Writer Elton Townend Jones was first captivated by Marilyn at the age of twelve, twenty years after her death.  In this production he imagines that she is able to reflect on her life in that last hour before she slipped away.  Working from as many sources as he can, Jones conjures up the shade of the ‘real Marilyn’, “a talented artist, a brilliant comedian, a frustrated intellectual, an attractive, loving woman afflicted with physical and mental conditions that cursed her working and emotional life.”

Lizzie Wort’s performance in this one-woman show brings to life Marilyn’s vulnerability, her sensuality and her own confusion and indignation in her final hour on earth at how she has been so misunderstood. She knows that her same has become synonymous with prurient gossip; as she puts it, ‘It was scandal that brought you here in the first place’. She confides in the audience telling us all about the high points and the low points of her relationships with Bobby and Jack Kennedy, her turbulent marriages to Arthur Miller and Joe Demagio; her miscarriages, her times on the sets of her best known movies – good and bad – and how she was abused by a family friend as an eight-year-old.

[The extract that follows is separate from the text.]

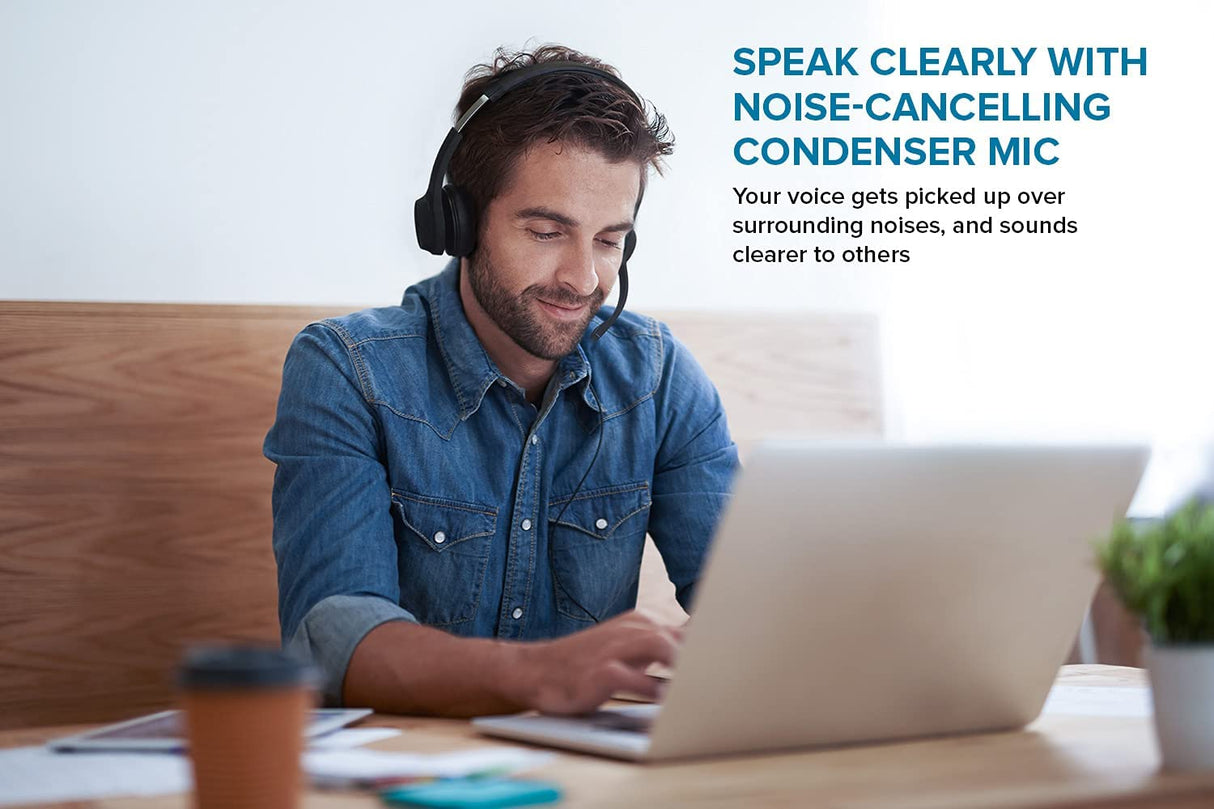 Creative Chat - 3.5 mm Stereo On-Ear Headset with Retractable Noise-Cancelling Condenser Mic, Mic Mute Switch, Volume Control Dial, for Work Calls on PC, Mac, and Mobile Devices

There are some memorable lines in this bittersweet script; my favourite is her observation that in Some Like it Hot she ‘played a blonde so dumb she mistook Tony Curtis for a chick’.  As she talks, she constantly swallows pills, and intersperses her bright observations with moments of indecision and confusion. Marilyn’s love of life and attractiveness comes through clearly in this spellbinding performance and tight script, but we know it isn’t going to end well. This strong performance makes you care so much that you want to shout out, tell her to throw the pills away, and go to the beach. Sadly, she didn’t.